2. Por volta de 1937 o pintor descobre a temática que iria afinal transformar-se em sua marca
registrada: o assunto proletário em geral - operários e construções, carregadores, garis,
plantadores, salineiros. Ainda assim, não deixa de a intervalos evocar seu antigo mundo de
idéias, em telas que se chamam, significativamente, Expulsão do Paraíso, Ícaro, O Caçador
de Estrelas, Noel Contemplando as Águas do Dilúvio e Hércules e os Cavalos, numa
curiosa retomada da grande pintura histórica ou religiosa.
Num desenho barroco, expressando-se num estilo deliberadamente arcaico no qual mesmo a
técnica antiquíssima da encáustica parece sublinhar certa aparência de coisa antiga e, por isso
mesmo, imune à passagem do Tempo, Sigaud estrutura seus quadros em cortes abruptos, via
de regra acumulando seus operários e trabalhadores verticalmente no espaço do quadro,
encarapitando-os em torres e andaimes, no alto dos quais se equilibram precariamente (A
Torre de Concreto, Museu Nacional de Belas Artes, 1937; A Obra, Universidade Obreira do
México, 1940). Essa temática social de Sigaud não é, de resto, um simples apelo visual,
correspondendo, muito ao contrário, às suas convicções mais profundas:
- Nunca minha pintura foi um ato gratuito, e nem mesmo minha arquitetura, porque isto seria
antes de tudo uma covardia: é ela uma atitude consciente e firme, é uma finalidade com
objetivo artístico, político e social.

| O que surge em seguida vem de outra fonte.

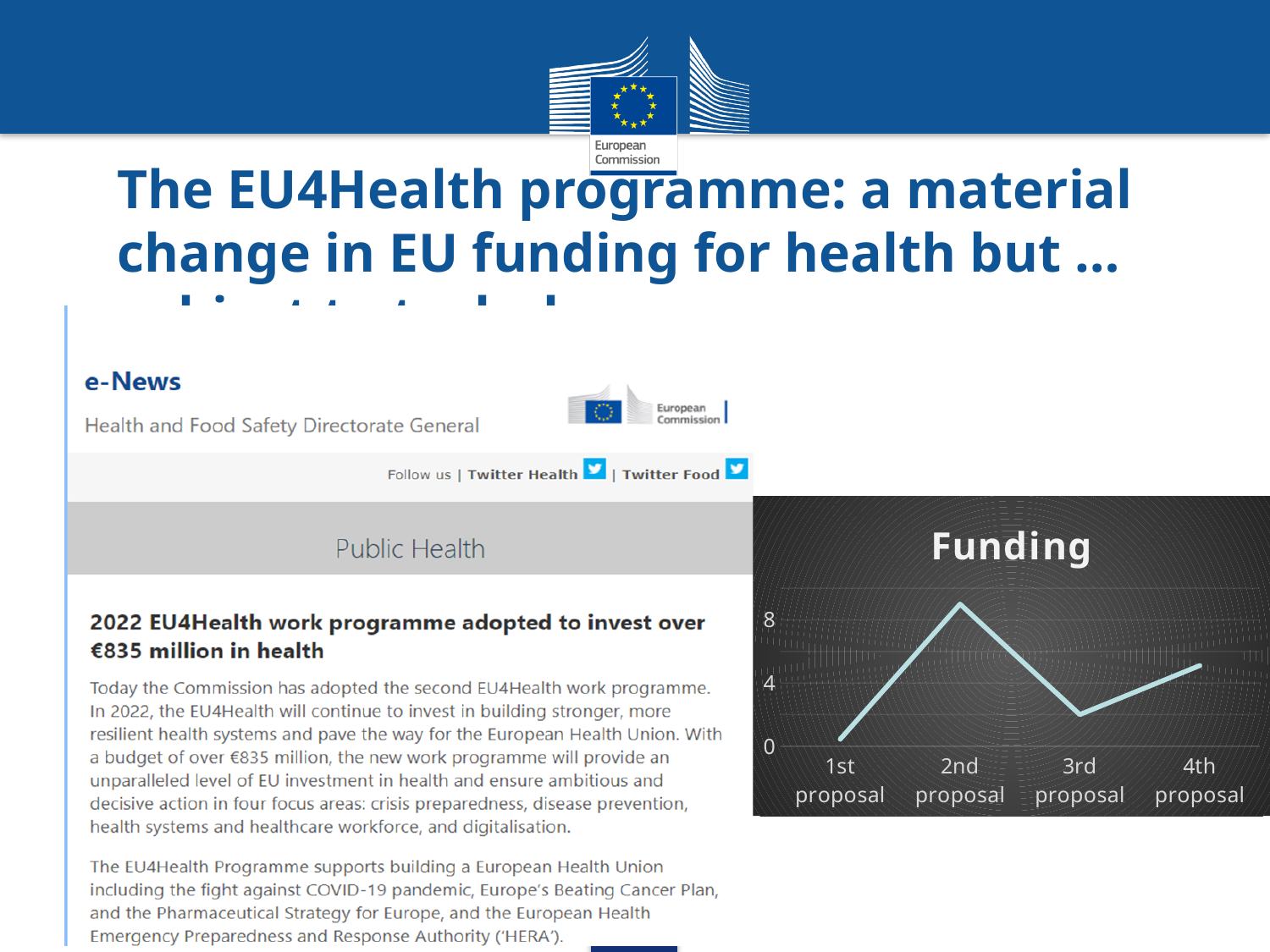
In the 'Funding' chart, is the value for the 4th proposal greater or less than 4? greater Which proposal has the highest value in the 'Funding' chart? 2nd proposal In the 'Funding' chart, which is larger: the value for the 2nd proposal or the 4th proposal? 2nd proposal What is the title of the chart on the slide? Funding In the 'Funding' chart, is the value for the 3rd proposal greater or less than 4? less In the 'Funding' chart, is the value for the 1st proposal greater or less than 4? less Which proposal has the lowest value in the 'Funding' chart? 1st proposal How many proposals are plotted on the x axis of the 'Funding' chart? 4 In the 'Funding' chart, which is larger: the value for the 4th proposal or the 3rd proposal? 4th proposal What kind of chart is the 'Funding' chart? line chart In the 'Funding' chart, does the value rise or fall from the 2nd proposal to the 3rd proposal? fall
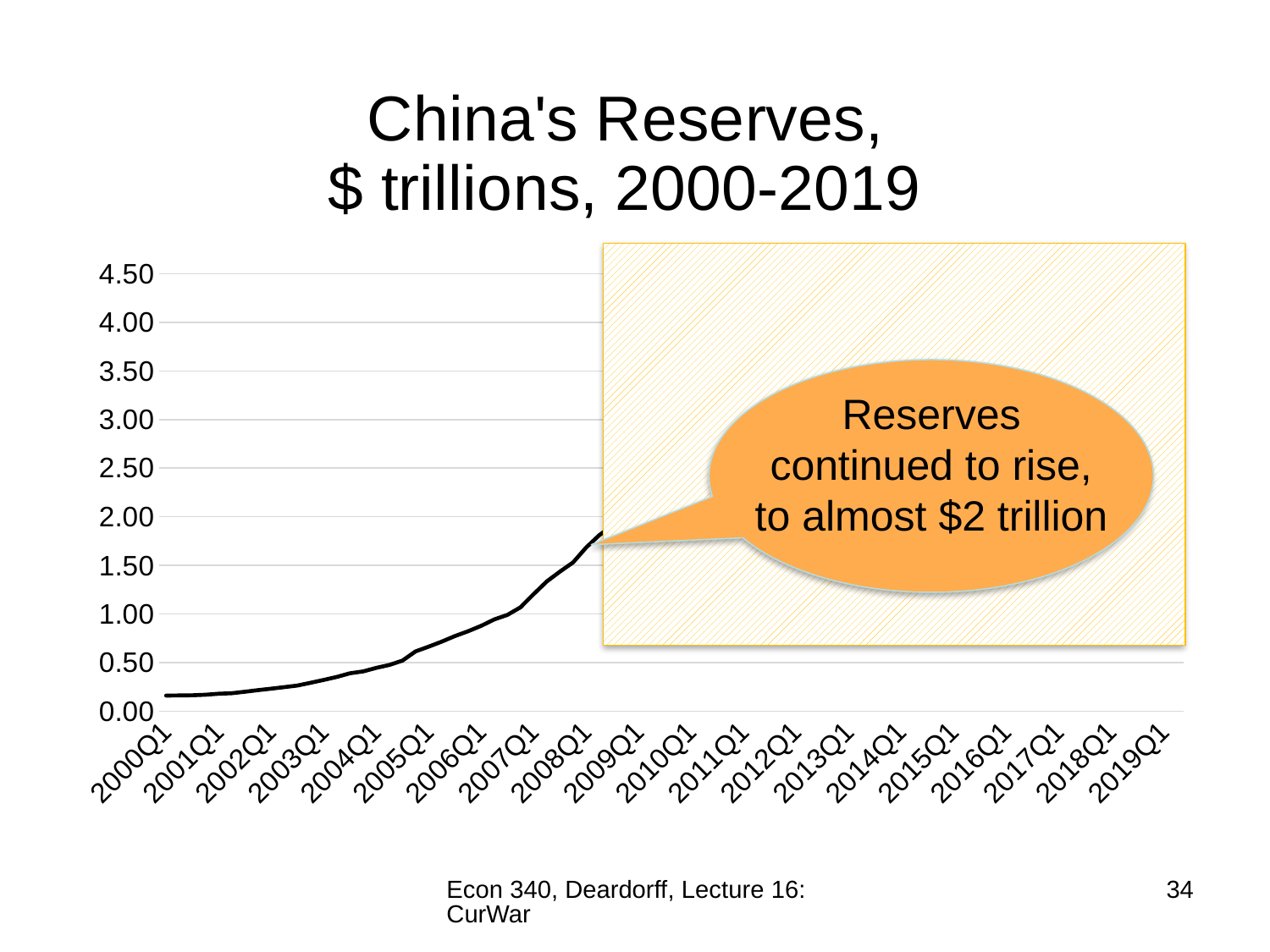
Does the plotted line for China's reserves rise or fall from 2000Q1 to 2008Q1? rise What does the callout on the chart say? Reserves continued to rise, to almost $2 trillion What kind of chart is shown on the slide? line chart How many quarter labels are shown on the x axis? 20 Which is larger, the value for 2003Q1 or the value for 2006Q1? 2006Q1 Is the value for 2003Q1 greater or less than 0.50? less What is the title of the chart? China's Reserves, $ trillions, 2000-2019 Is the value for 2006Q1 greater or less than 1.00? less Is the value for 2000Q1 greater or less than 0.50? less Which is larger, the value for 2008Q1 or the value for 2002Q1? 2008Q1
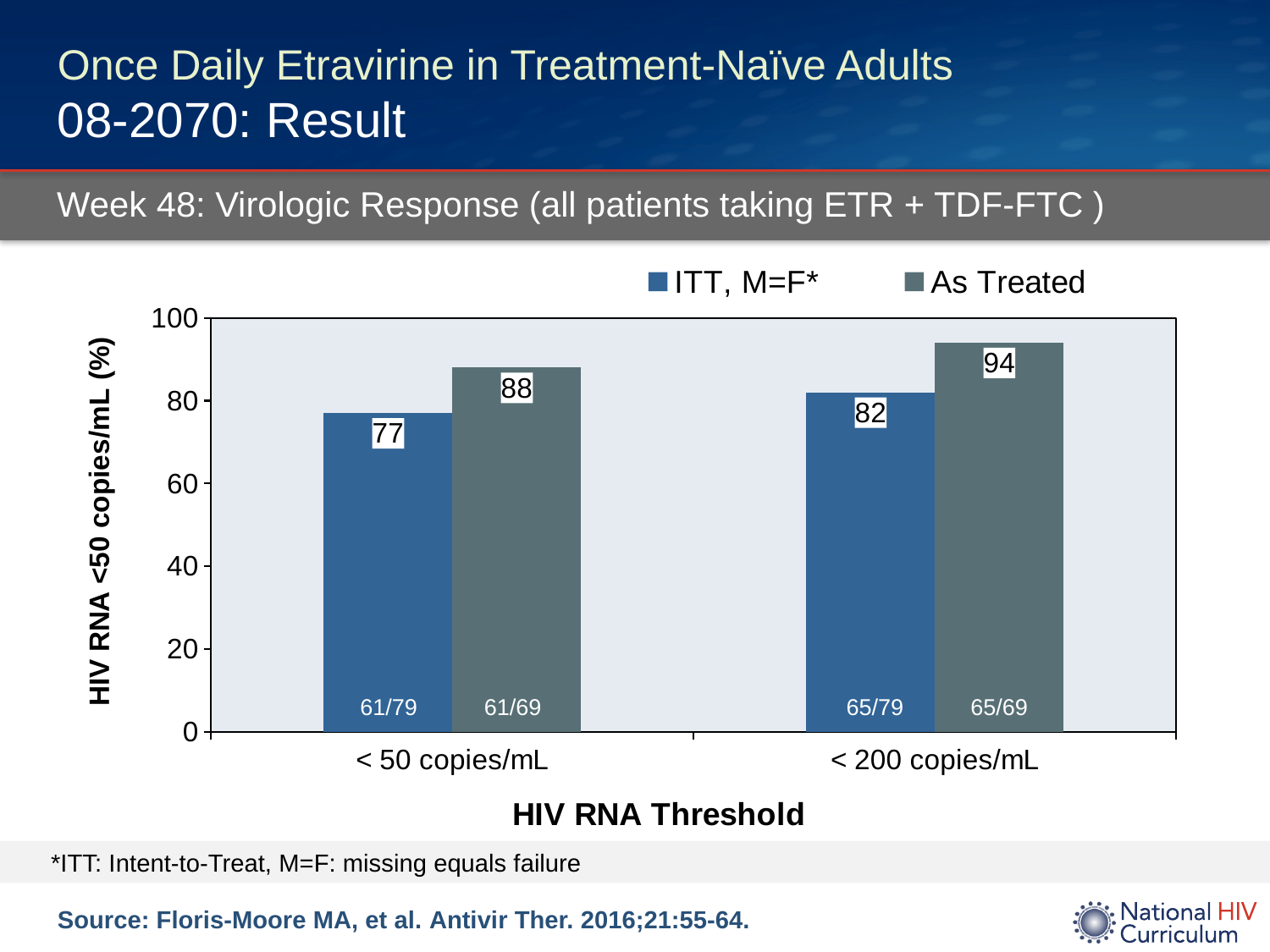
Which bar has the lowest value on the chart? ITT, M=F*, < 50 copies/mL What is the As Treated value for < 200 copies/mL? 94 Which is larger for < 200 copies/mL: ITT, M=F* or As Treated? As Treated What is the ITT, M=F* value for < 200 copies/mL? 82 What is the difference between the As Treated and ITT, M=F* values for < 50 copies/mL? 11 What is the As Treated value for < 50 copies/mL? 88 What kind of chart is shown on the slide? Bar chart What is the ITT, M=F* value for < 50 copies/mL? 77 How many categories are shown on the x axis? 2 Which bar has the highest value on the chart? As Treated, < 200 copies/mL How many series does the legend list? 2 What is the x-axis title of the chart? HIV RNA Threshold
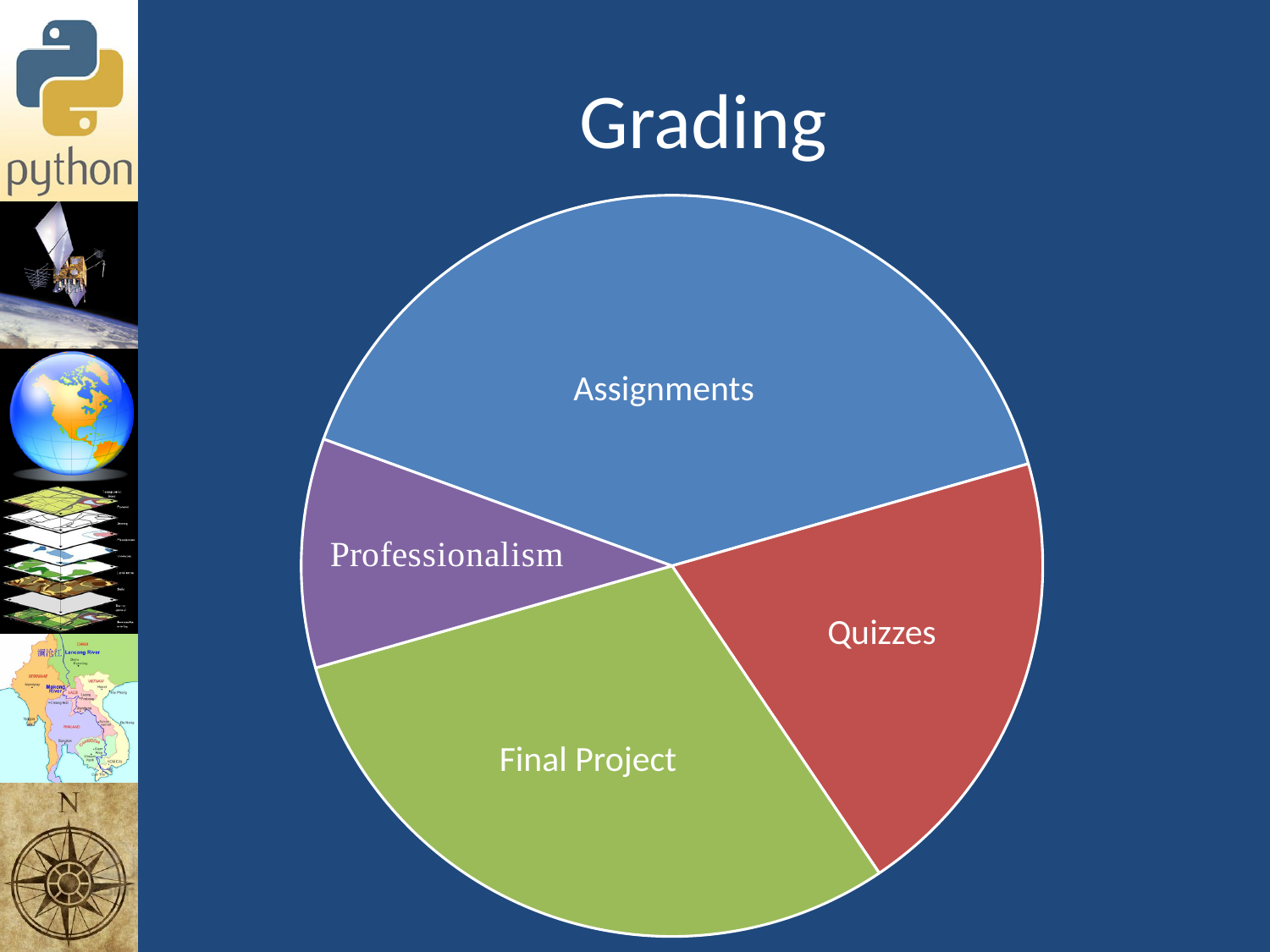
Which category has the smallest slice of the pie chart? Professionalism Which slice is larger, Quizzes or Professionalism? Quizzes What colour is the Final Project slice of the pie chart? green What kind of chart is shown on the slide? pie chart Which slice is larger, Final Project or Quizzes? Final Project Which category has the second-largest slice of the pie chart? Final Project Which slice is larger, Assignments or Quizzes? Assignments Which category has the largest slice of the pie chart? Assignments How many slices does the pie chart have? 4 What is the title of the slide containing the pie chart? Grading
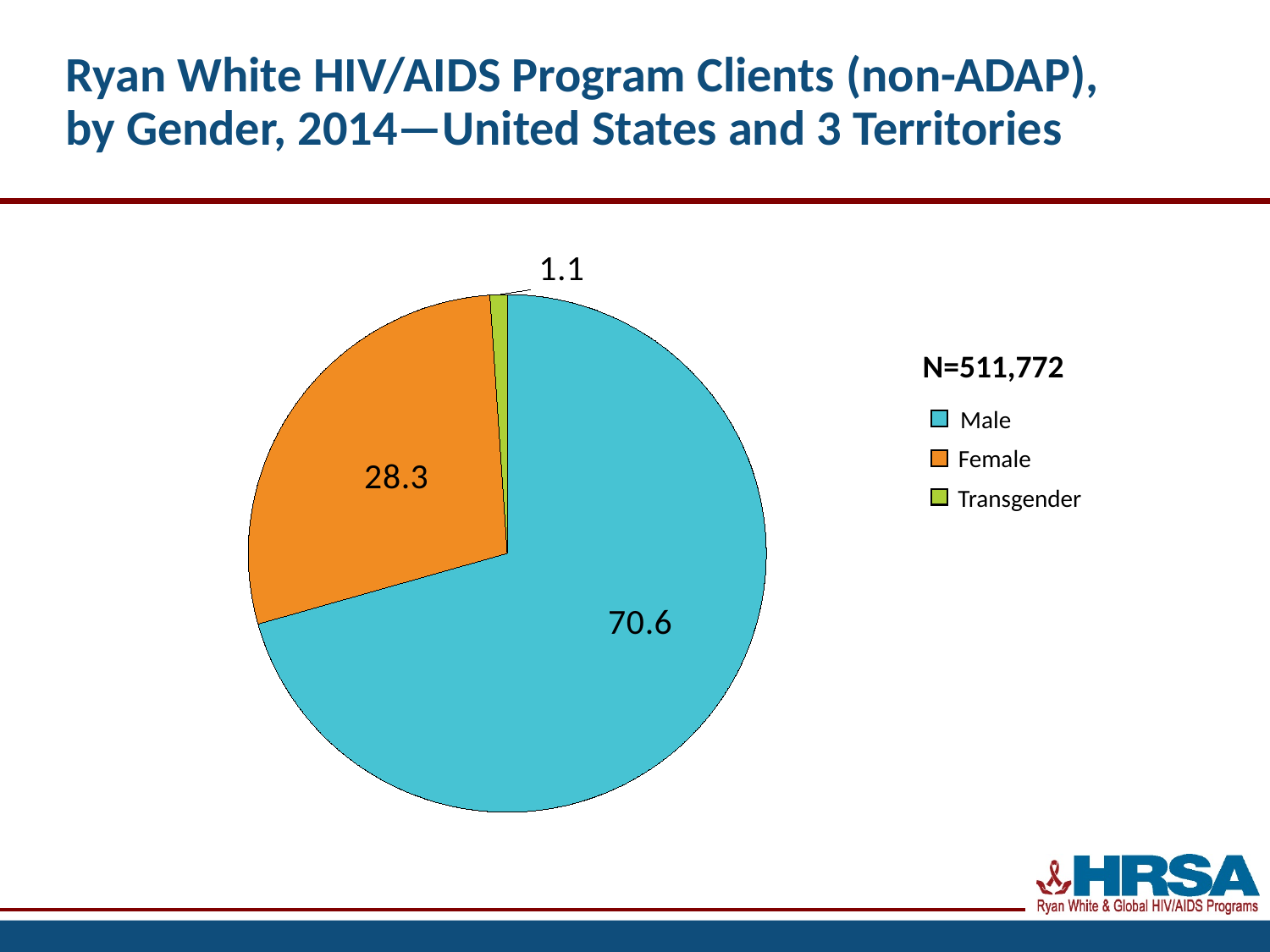
What is the N value shown next to the legend? N=511,772 What kind of chart is shown on the slide? pie chart What is the value shown for Male? 70.6 What is the value shown for Female? 28.3 Which category has the smallest slice of the pie? Transgender Which category has the largest slice of the pie? Male How many categories does the pie chart show? 3 What colour is the Female slice of the pie? orange How many entries does the legend list? 3 Which is larger, the value for Female or the value for Transgender? Female What is the difference between the values for Male and Female? 42.3 What is the value shown for Transgender? 1.1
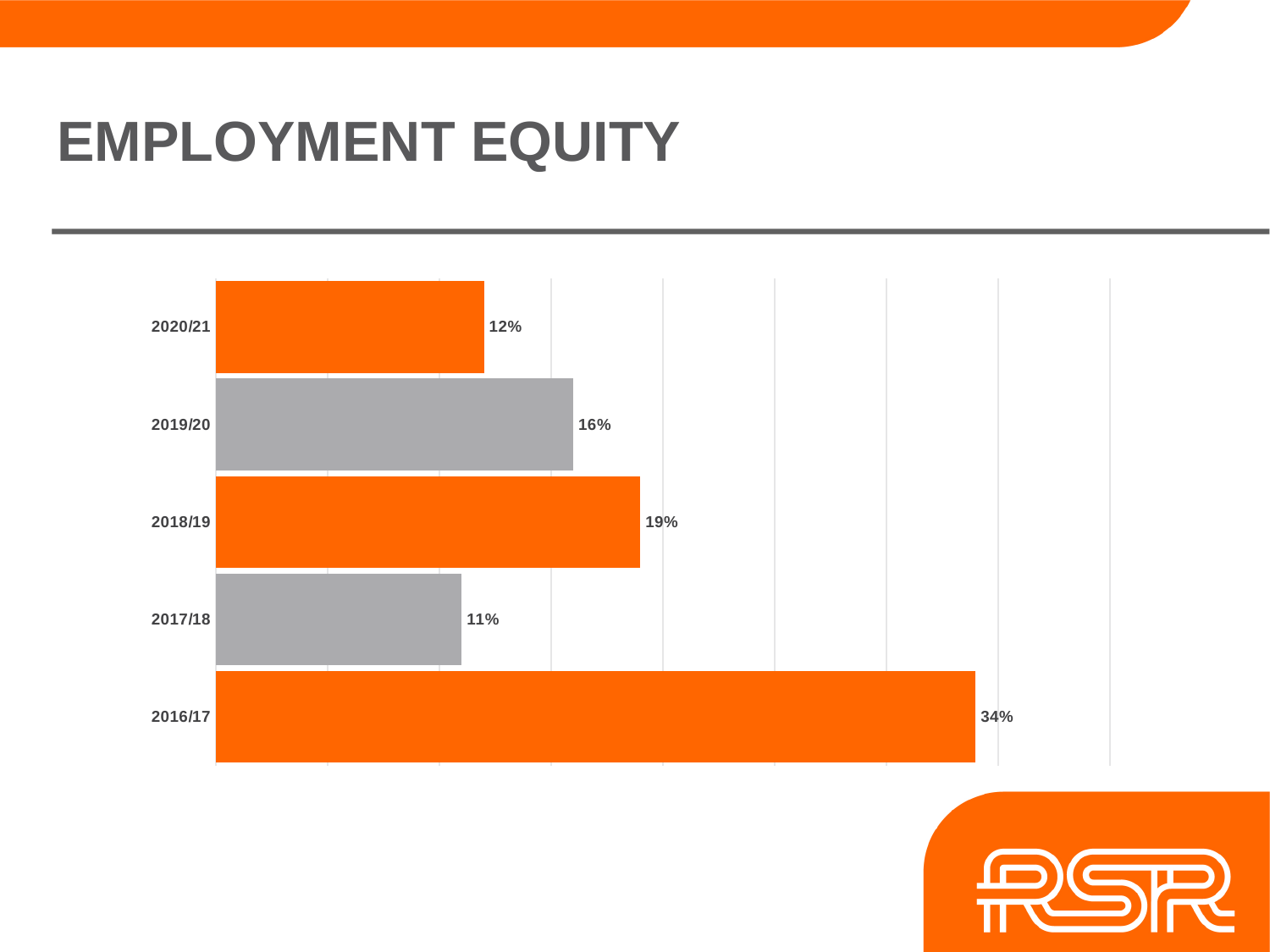
What is the difference between the values for 2019/20 and 2020/21? 4% What is the value for 2016/17? 34% What is the difference between the values for 2016/17 and 2018/19? 15% Which year has the highest value? 2016/17 What is the title of the slide containing the chart? EMPLOYMENT EQUITY Which is larger, the value for 2019/20 or the value for 2020/21? 2019/20 What is the value for 2017/18? 11% What kind of chart is shown on the slide? Bar chart How many years are shown in the chart? 5 Which year has the lowest value? 2017/18 What is the value for 2020/21? 12% What is the value for 2018/19? 19%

Com ela, às vezes e especialmente, homenageio a
magnitude e a grandeza do trabalho humilde do Operário, este trabalhador anônimo em todos
os setores da grandeza da Pátria; é a minha glorificação à nossa raça mestiça, construtora do
nosso futuro de povo alegre e livre, que recebe como irmãos todos os povos do mundo.
Vale enfim uma derradeira menção às pinturas murais de Sigaud, entre as quais se destaca de
modo especial a Via Sacra da Catedral de Jacarezinho, no Paraná (1947).
Torre de concreto, óleo s/ tela, 1936;
0,76 X 0,54, Museu Nacional de Belas Artes, RJ.